Un léger séisme de force 4 sur l’échelle de Richter a été enregistré samedi 14 mai 2011 au matin sur les côteaux de St Jean de Maurienne. Il n’était toutefois pas nécessaire d’être spécialiste des plaques tectoniques pour en comprendre l’origine. En effet, la terre de Princens et de Bonne Nouvelle a vibré d’émotion en sentant les plantoirs perforer sa croute: 350 trous pour accueillir les 350 premiers pieds de Persan !

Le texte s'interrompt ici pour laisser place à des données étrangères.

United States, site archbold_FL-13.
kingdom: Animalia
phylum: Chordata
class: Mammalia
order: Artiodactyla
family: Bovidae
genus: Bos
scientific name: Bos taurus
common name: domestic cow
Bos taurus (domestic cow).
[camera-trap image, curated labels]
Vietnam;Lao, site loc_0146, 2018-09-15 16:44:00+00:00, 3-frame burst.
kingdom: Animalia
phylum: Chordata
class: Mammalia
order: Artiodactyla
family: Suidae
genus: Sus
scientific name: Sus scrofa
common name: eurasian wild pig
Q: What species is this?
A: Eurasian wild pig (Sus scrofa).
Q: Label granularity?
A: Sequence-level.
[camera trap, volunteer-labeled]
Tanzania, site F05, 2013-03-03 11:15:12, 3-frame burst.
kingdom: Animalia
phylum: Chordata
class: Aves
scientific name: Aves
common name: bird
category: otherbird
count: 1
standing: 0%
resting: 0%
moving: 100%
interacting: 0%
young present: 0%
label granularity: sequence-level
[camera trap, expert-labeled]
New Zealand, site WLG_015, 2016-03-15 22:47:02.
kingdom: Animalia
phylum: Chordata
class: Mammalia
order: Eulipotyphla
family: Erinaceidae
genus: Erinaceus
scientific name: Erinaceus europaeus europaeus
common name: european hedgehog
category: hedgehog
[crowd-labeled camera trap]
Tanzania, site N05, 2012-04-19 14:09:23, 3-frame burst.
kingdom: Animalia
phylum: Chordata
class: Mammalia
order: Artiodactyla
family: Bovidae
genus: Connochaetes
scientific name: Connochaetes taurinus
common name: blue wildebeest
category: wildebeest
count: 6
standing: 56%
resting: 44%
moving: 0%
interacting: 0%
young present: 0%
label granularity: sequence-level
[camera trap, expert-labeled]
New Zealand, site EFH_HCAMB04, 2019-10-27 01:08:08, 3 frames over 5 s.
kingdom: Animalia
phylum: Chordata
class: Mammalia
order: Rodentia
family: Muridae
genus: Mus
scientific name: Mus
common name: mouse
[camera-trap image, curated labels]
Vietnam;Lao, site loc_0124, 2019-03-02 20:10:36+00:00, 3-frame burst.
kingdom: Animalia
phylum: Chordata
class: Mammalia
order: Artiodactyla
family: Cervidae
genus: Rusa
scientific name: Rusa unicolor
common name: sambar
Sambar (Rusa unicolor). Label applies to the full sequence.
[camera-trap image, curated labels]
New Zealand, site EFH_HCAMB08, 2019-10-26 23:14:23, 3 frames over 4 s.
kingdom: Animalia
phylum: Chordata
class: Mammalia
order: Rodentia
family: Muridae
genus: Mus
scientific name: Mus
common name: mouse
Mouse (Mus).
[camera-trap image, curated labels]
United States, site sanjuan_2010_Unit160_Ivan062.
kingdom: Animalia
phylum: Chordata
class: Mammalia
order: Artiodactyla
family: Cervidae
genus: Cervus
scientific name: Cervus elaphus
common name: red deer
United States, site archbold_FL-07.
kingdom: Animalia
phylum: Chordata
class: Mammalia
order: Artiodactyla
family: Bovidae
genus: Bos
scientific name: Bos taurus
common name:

Comment ne pas se réjouir du retour de ce fils de la terre, ce prince des barriques, ce roi des papilles qui passa de si longues années dans ces pentes arides avant d’émigrer et de disparaître, balayé par le phylloxera, l’industrialisation et le productivisme.

Une cinquantaine de personnes s’étaient donné rendez-vous pour travailler et fêter ce printemps des retrouvailles. Outre des mauriennais, nous pouvions noter la présence de chambériens et également d’un couple de vignerons du Piémont, passionnés de vieux cépages, qui n’avaient pas hésité à faire le déplacement pour partager ce moment historique.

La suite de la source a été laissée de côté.